### [WHAT NEEDS TO BE DONE]
Gather all lines from the material that contain the word "site".

### [INPUT RECORDS]
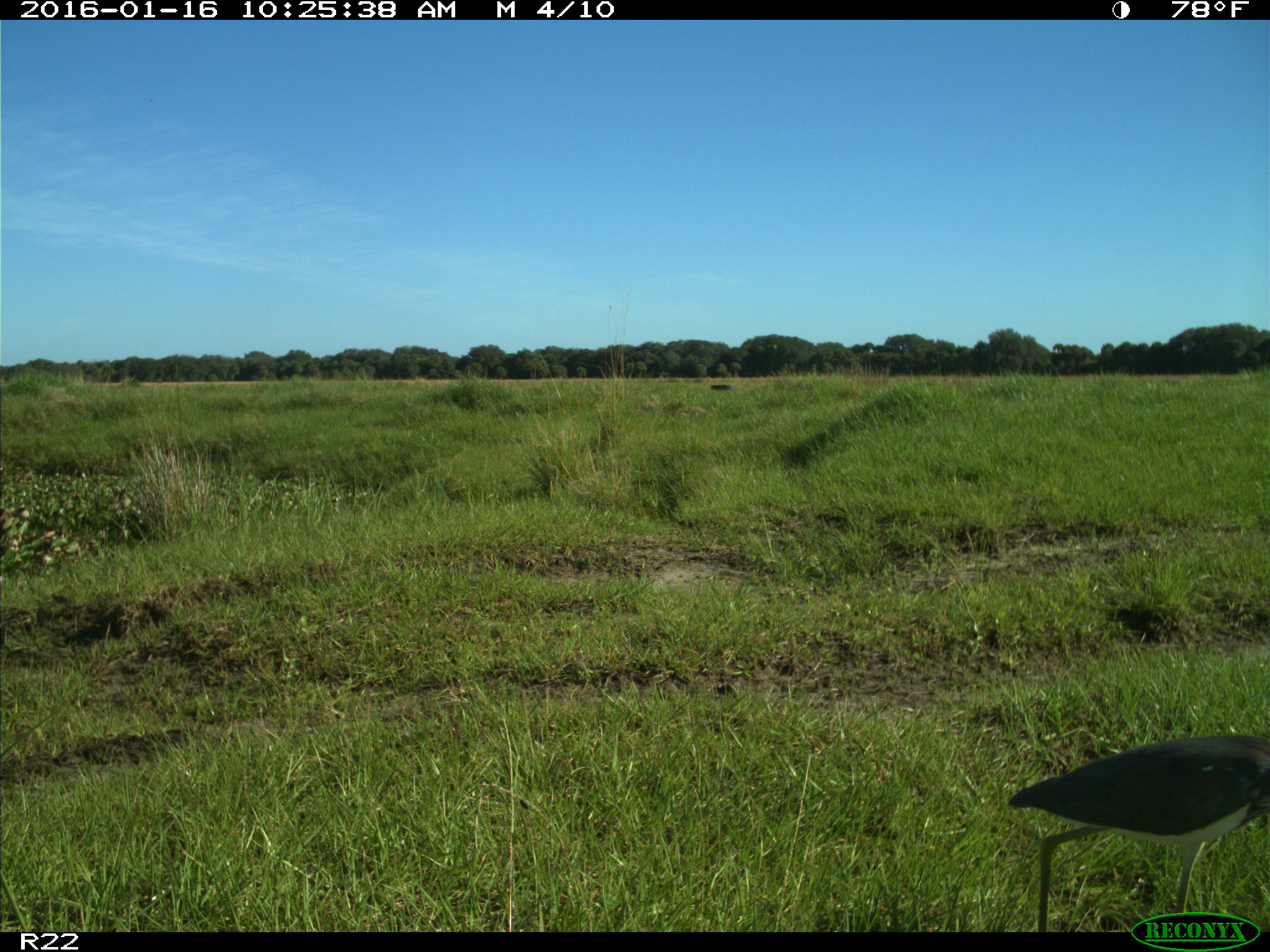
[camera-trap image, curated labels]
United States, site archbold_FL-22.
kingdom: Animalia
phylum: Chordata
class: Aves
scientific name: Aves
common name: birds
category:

--

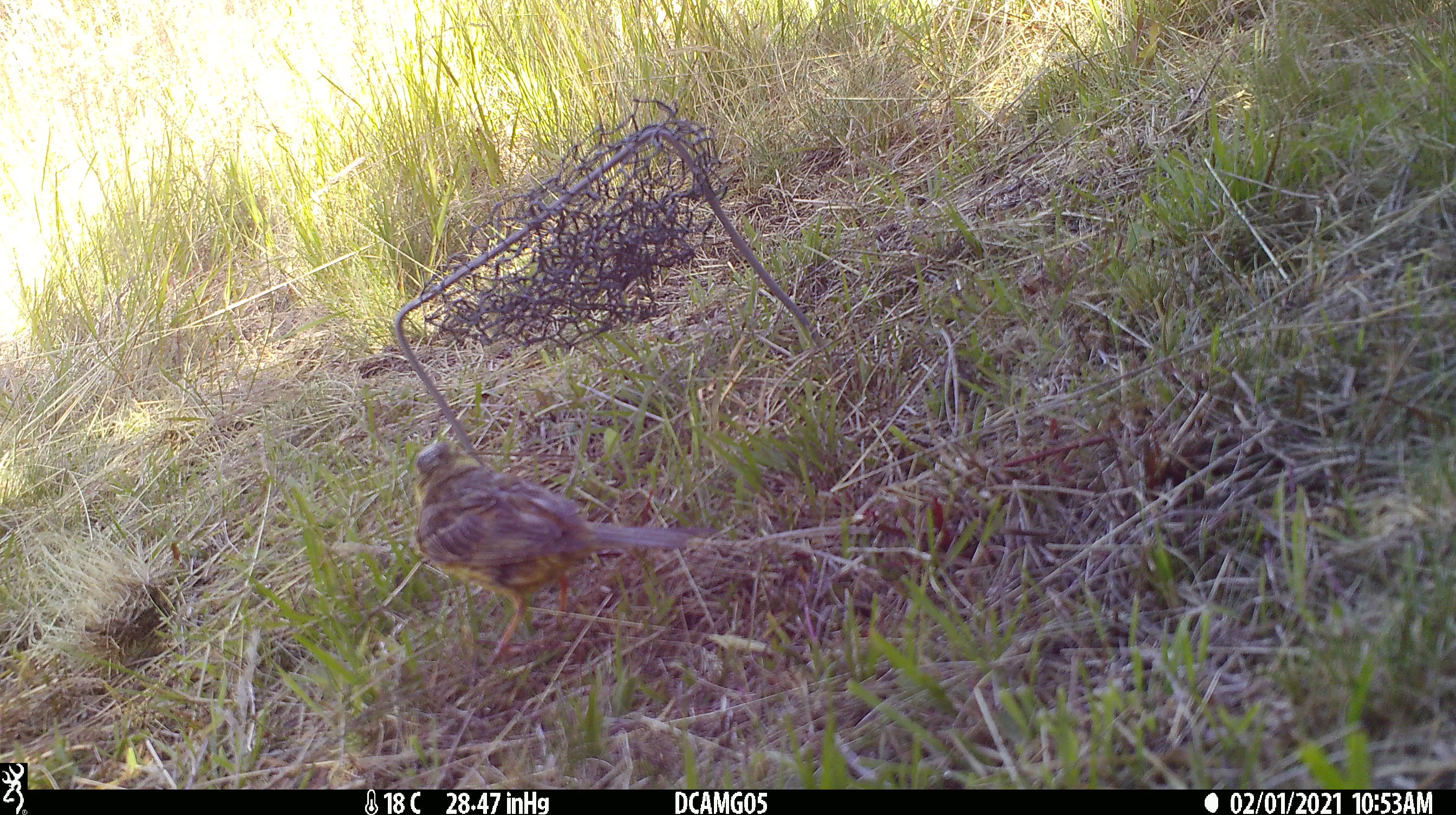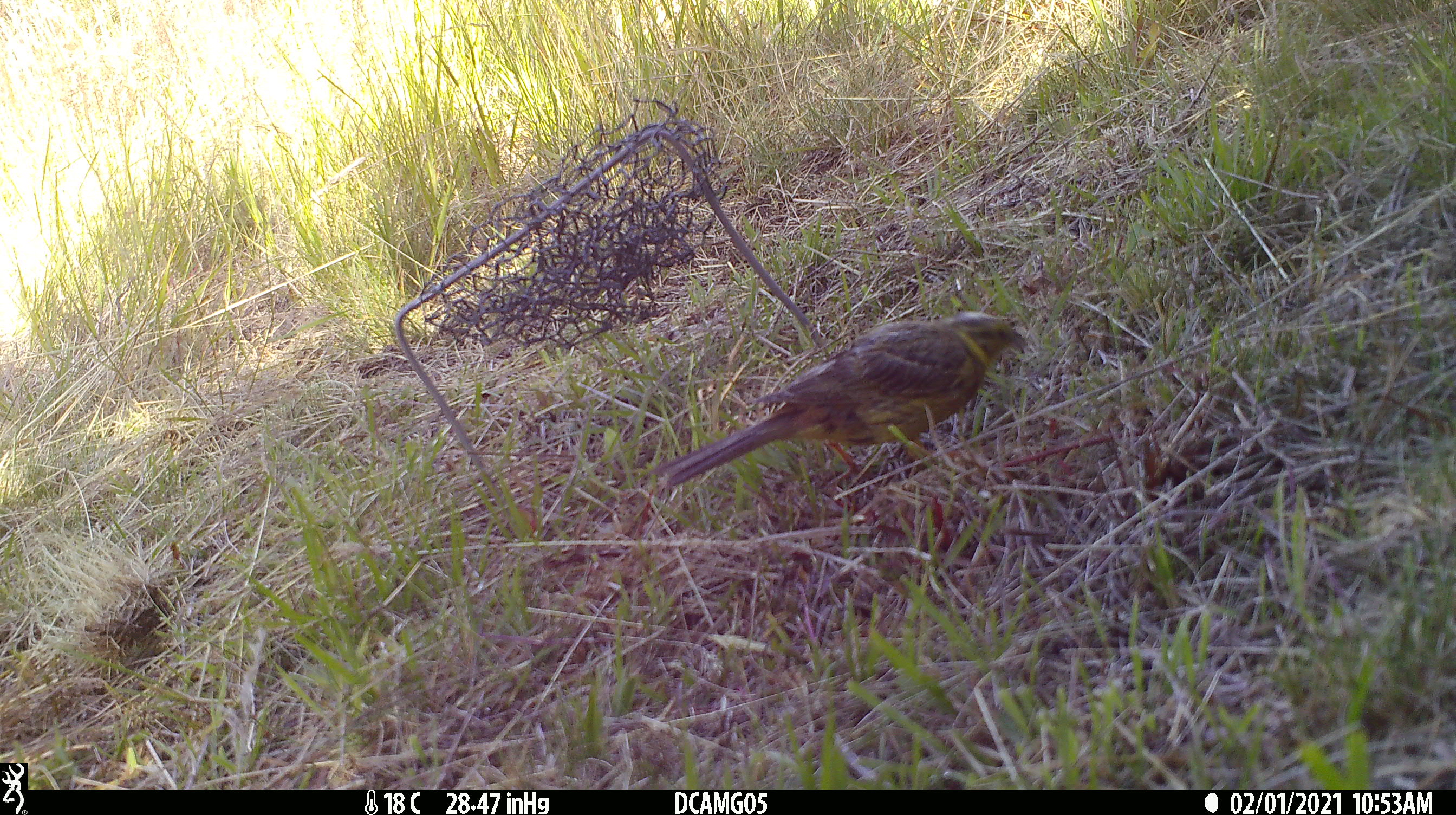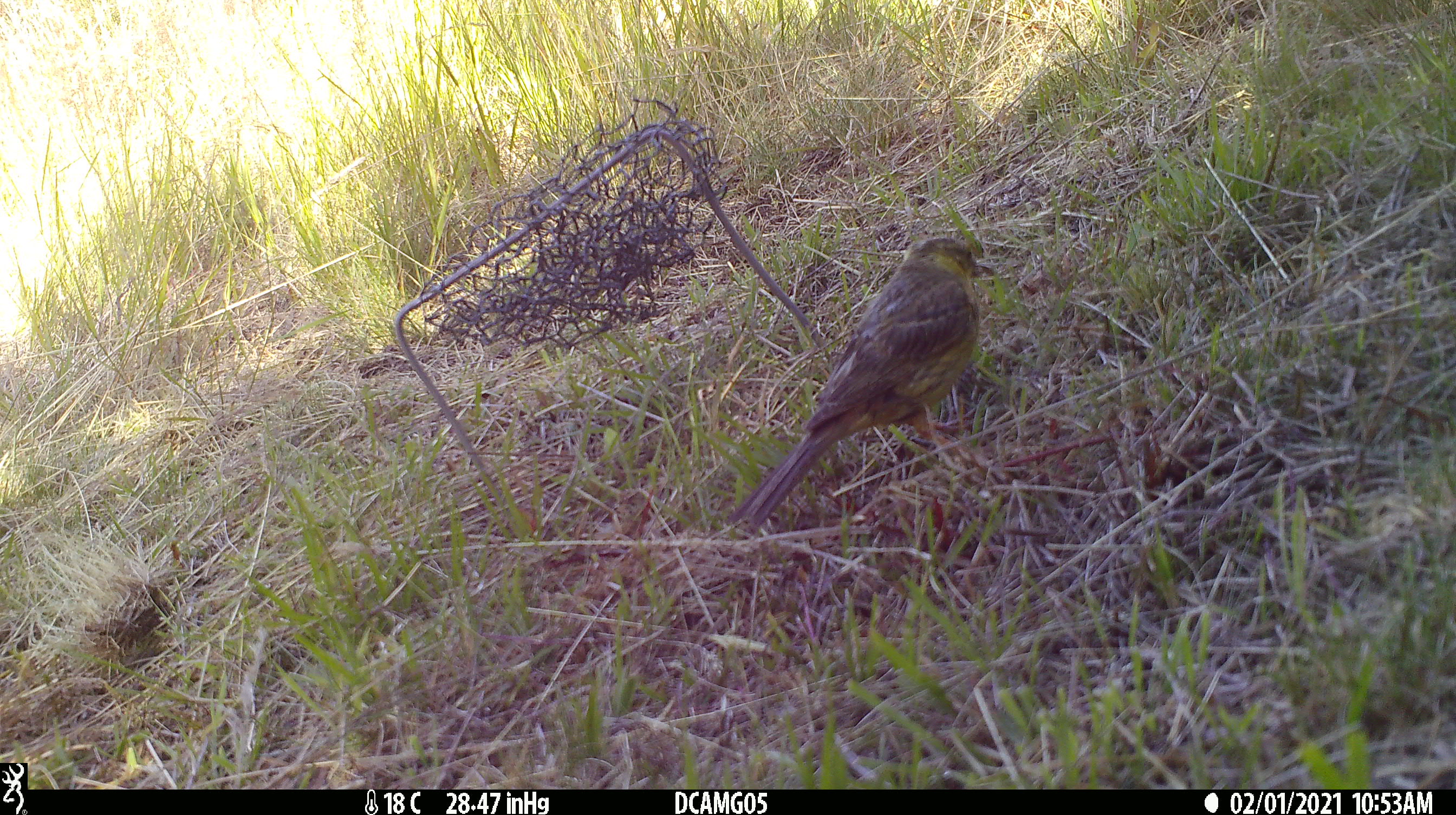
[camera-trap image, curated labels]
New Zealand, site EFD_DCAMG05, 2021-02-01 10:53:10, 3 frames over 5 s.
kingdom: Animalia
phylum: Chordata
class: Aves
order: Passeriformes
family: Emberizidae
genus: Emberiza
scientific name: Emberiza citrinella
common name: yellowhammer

### [ANSWER BOX]
United States, site archbold_FL-22.
New Zealand, site EFD_DCAMG05, 2021-02-01 10:53:10, 3 frames over 5 s.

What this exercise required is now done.